## EXCERPTED TEXT
- Opening Delimiter -

A different kind of Greene County

Son Matt was back in Jefferson from Raleigh, North Carolina, for six days over Christmas. We were rummaging through the many stashes of documents in the third floor storage compartments, looking for something. We didn’t find it, but boy, did we find other stuff.

One item that particularly intrigued us was my dad’s (his granddad’s) “Cogitations of an Old Codger” column from the May 6, 1980, Jefferson Bee. 

Dad had been visiting with his mother, Myrtle Morain (my grandmother, Matt’s great-grandmother), about her years of growing up on the farm in Kendrick Twp. near the Horseshoe Bend area.

Grandma was almost 90 years old at the time of that conversation. 

She was born in 1890 on the 160-acre farm, one of 10 children of the John Dillavous, six girls and four boys. There was a 19-year span from the oldest to the youngest. 

Grandma would have been 128 years old this past July 6.

Life was different back then.

The kids all slept upstairs, the girls in two bedrooms and the boys in a third. In the winter, feather ticks kept them warm, along with whatever heat came up through a ceiling register from the coal and wood stove downstairs. 

The family usually rose before dawn and started work around the place after the breakfast dishes were cleared.

- Closing Delimiter -

## PROBLEM STATEMENT
Transcribe the Greene County column between "The kids all" and "wood stove downstairs.", inclusive. The lines after this point come from a different source than the Greene County column.

## THE DATA
- Opening Delimiter -

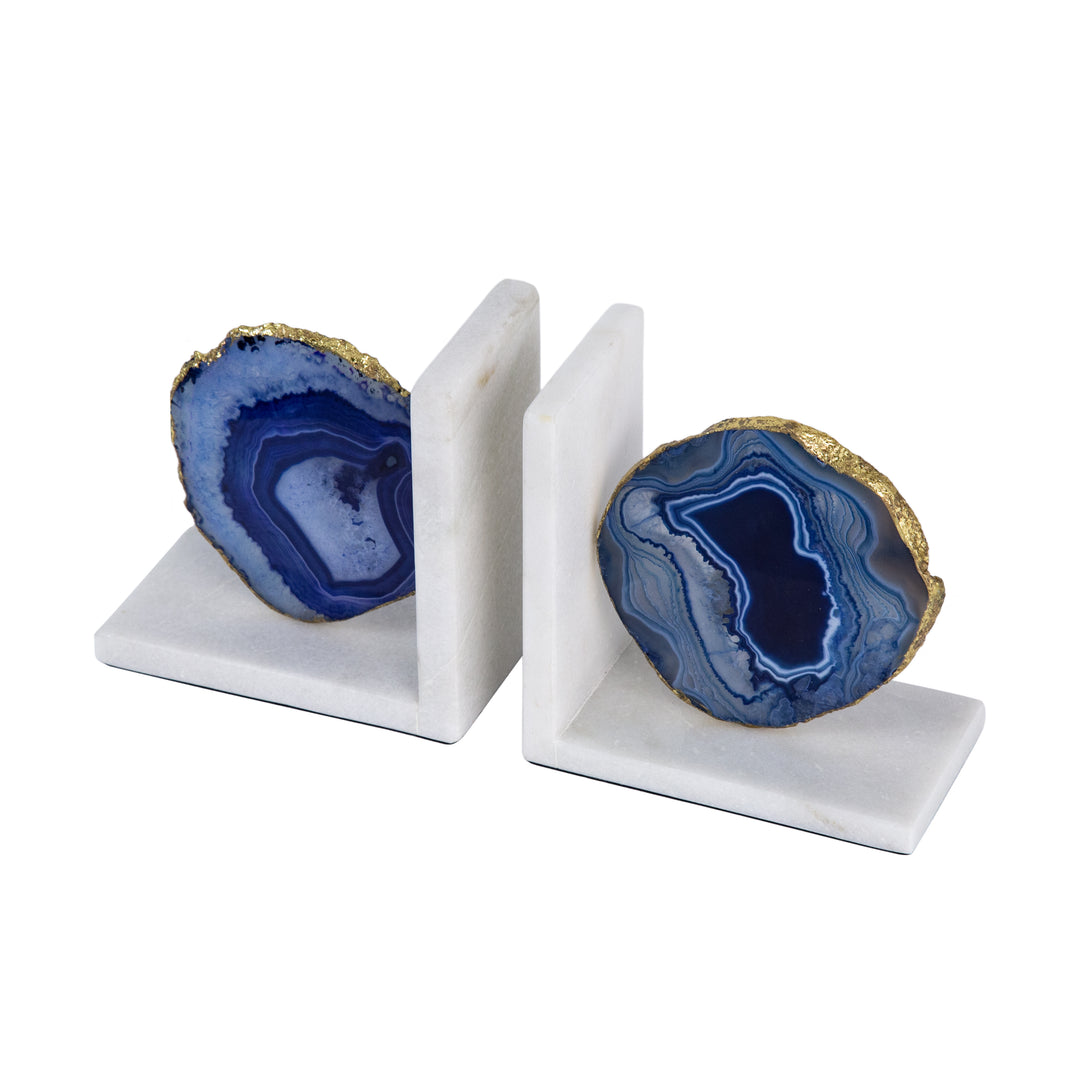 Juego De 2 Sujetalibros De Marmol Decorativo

- Closing Delimiter -

## ANSWER BOX
The kids all slept upstairs, the girls in two bedrooms and the boys in a third. In the winter, feather ticks kept them warm, along with whatever heat came up through a ceiling register from the coal and wood stove downstairs.